Germany responds to Poland’s $1.2 trillion reparation demand
Berlin refuses to pay Poland any more World War II reparations and considers the matter “closed” at the governmental level, German Foreign Minister Annalena Baerbock told her Polish counterpart on Tuesday.
Speaking at a news conference following a meeting with Poland’s Foreign Minister Zbigniew Rau in Warsaw, Baerbock said she understands that “this topic interests many people” in Poland, but stressed that although Germany “feels responsible,” from the point of view of the German government reparations is “a closed issue.”
Her comments come after Rau signed a diplomatic note to Berlin on Monday, officially demanding over $1.2 trillion in reparations for material and other damages and losses Poland claims to have suffered at the hands of Nazi Germany between 1939 and 1945.

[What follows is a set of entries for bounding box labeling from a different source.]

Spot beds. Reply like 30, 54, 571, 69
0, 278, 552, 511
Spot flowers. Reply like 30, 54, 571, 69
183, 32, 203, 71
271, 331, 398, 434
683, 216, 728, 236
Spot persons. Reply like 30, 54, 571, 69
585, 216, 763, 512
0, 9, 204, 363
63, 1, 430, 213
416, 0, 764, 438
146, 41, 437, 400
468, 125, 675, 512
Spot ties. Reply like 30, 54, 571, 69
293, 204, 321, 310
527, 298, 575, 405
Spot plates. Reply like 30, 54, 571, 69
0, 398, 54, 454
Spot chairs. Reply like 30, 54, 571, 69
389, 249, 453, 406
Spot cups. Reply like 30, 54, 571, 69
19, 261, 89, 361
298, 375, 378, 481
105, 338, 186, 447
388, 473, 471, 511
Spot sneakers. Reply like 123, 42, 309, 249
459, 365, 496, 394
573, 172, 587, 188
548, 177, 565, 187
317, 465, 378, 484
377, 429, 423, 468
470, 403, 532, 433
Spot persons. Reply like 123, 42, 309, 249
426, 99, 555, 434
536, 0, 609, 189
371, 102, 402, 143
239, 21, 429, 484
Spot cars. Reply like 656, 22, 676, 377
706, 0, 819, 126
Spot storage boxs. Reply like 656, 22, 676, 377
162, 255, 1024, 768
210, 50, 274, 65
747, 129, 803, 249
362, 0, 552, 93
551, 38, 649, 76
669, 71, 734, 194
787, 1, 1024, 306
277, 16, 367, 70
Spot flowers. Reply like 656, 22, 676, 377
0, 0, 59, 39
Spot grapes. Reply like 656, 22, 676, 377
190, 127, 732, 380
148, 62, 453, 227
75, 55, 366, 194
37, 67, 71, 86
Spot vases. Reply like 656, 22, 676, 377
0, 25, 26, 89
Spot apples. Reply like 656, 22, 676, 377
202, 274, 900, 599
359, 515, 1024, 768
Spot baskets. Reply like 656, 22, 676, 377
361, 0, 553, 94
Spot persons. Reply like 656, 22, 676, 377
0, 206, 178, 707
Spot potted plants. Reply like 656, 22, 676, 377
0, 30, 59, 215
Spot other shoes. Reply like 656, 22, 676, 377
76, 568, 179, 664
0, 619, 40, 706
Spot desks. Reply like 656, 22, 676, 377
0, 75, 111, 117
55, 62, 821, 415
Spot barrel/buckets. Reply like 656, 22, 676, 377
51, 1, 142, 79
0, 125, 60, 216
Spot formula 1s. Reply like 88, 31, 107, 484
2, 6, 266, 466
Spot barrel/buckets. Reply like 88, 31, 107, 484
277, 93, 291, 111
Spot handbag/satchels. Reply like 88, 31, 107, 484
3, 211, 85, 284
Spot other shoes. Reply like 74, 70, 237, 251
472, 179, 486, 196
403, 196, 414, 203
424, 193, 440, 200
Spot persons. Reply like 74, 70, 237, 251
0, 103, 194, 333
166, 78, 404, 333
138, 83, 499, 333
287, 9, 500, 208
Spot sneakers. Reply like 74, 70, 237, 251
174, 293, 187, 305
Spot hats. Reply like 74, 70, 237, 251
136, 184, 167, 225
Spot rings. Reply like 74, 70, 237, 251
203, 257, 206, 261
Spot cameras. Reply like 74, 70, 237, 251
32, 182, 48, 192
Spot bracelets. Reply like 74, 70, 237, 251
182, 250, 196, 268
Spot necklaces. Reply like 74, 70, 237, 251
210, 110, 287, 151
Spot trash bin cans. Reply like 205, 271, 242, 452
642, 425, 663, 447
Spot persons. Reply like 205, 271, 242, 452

The Polish diplomat has insisted that the two countries should take “immediate steps towards a permanent, comprehensive and final legal and material settlement on the issue,” in order to help improve bilateral relations.
After his meeting with Baerbock, Rau reiterated that “Polish society is still traumatized by the German invasion of 1939, which limits and inhibits the possibilities of further development and deepening Polish-German relations.”
He added that Poland still believes that Germany can be convinced to change its position on the issue and that its position will evolve through further dialogue.
It’s estimated that around six million Poles, including three million Polish Jews, were killed by Nazi Germany during World War II, while much of the nation’s industry, infrastructure, and culture suffered huge losses during the six-year conflict.
The Seijm, the lower house of the Polish parliament, voted in September to demand the damages be paid for by Berlin, insisting that Germany had the money to do so. Leader of Poland’s ruling Law and Justice party Jaroslaw Kaczynski has even said that the estimated damages were still on the “conservative” side and that the price tag could be much greater.
Berlin, however, argues that Warsaw had waived the right to reparations in two separate treaties signed in 1953 and 1990. Warsaw insists that it had been coerced into signing those documents while it was under pressure from the Soviet Union.